Toplumda cezasızlık algısına hizmet eden bazı kötü örneklerle maalesef karşılaşıldığını kaydeden Erdoğan, "Bunların oranını en aza indirebilmek için yürütme ve yasama olarak üzerimize ne düşünüyorsa yapmanın gayretindeyiz. Şunu çok net vurgulamak isterim. Suç işleyenin milletin malına, mülküne, namusuna ve canına kast edenin yeri sokaklar değildir, sonra raddeye kadar cezasını çekeceği hapishanelerdir. Şayet burada bir sıkıntı veya eksik varsa gidermek boynumuzun borcudur" açıklamasını yaptı.

"Operasyon aygıtına dönüştüler"

Erdoğan, sosyal medya mecralarıyla ilgili, "Tabii bunu söylerken vicdan tartısında hiçbir ağırlığı olmayan art niyetli kampanyaları reyting ve etkileşim uğruna yürütülen gösterileri ayrı tutuyorum. Hiçbir kuralın değerin ahlaki sınırın olmadığı sosyal medyada mecraları giderek büyük bir operasyon aygıtına dönüşmeye başladı. Etkileşim odaklı yeni medya düzeninin en kurbanı ne yazık ki adaletin temel ilkeleri olmuştur. Sanal alemde karşılıklı mevzilenmiş infaz mangaları her gün hedef tahtasına konacak bir şahıs bir olay ve kurum mutlaka buluyorlar. Masumiyet karinesinin ihlal edilmesinden aşırı genellemelere hakim ve savcılarımızın hedef gösterilmesine itibar suikastlarına varıncaya kadar hukuk adına pek çok hukuksuzluğa imza atılıyor. Sadece adalet kurumuna değil, toplumun iç barışına da zarar veren bu furyanın hep birlikte önüne geçmemiz gerektiği kanaatindeyim. Adalet ve vicdan ölçüsünün başka hiçbir duygunun esiri olmaması için hızlı bir süreç yönteminin faydasına özellikle dikkat çekmek istiyorum” değerlendirmesinde bulundu.

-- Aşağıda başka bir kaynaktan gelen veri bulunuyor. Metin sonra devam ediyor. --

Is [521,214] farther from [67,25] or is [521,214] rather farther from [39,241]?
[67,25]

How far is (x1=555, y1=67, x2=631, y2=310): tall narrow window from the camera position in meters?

Toplumun ilgisine mazhar olan her olayda haber ve bilgi alma hakkına saygı duyduklarını vurgulayan Erdoğan, ”Ancak toplumun merakını gideren yayınlar yaparken yürüyen soruşturmanın selametini de korumak, gözetmek herkesin mesuliyetidir. Ceza soruşturmalarında gizlilik kuralının gayesi hakikati örtmek değil, maddi gerçeği ortaya çıkarılmasını engelleyecek müdahalelerin önüne geçmektir. Milletimizin gündemini meşgul eden ve 85 milyon olarak hepinizin yüreğini yakan son hadiselere bu zaviyelerden bakılmasını yarar görüyoruz. İnsanlık olarak toplum olarak nereye gidiyoruz? Bu soruyu çok sık sorduğumuz bugünlerde daha soğukkanlı olmalı, adaletin tecellisine destek vermeliyiz. Masum çocukların naaşı üzerinden, milletin inanç değerleriyle, toplumun temeli olan aile kurumuyla, dini müesseselerle siyasi ve ideolojik hesap görülmesine müsaade etmemeliyiz” ifadelerini kullandı.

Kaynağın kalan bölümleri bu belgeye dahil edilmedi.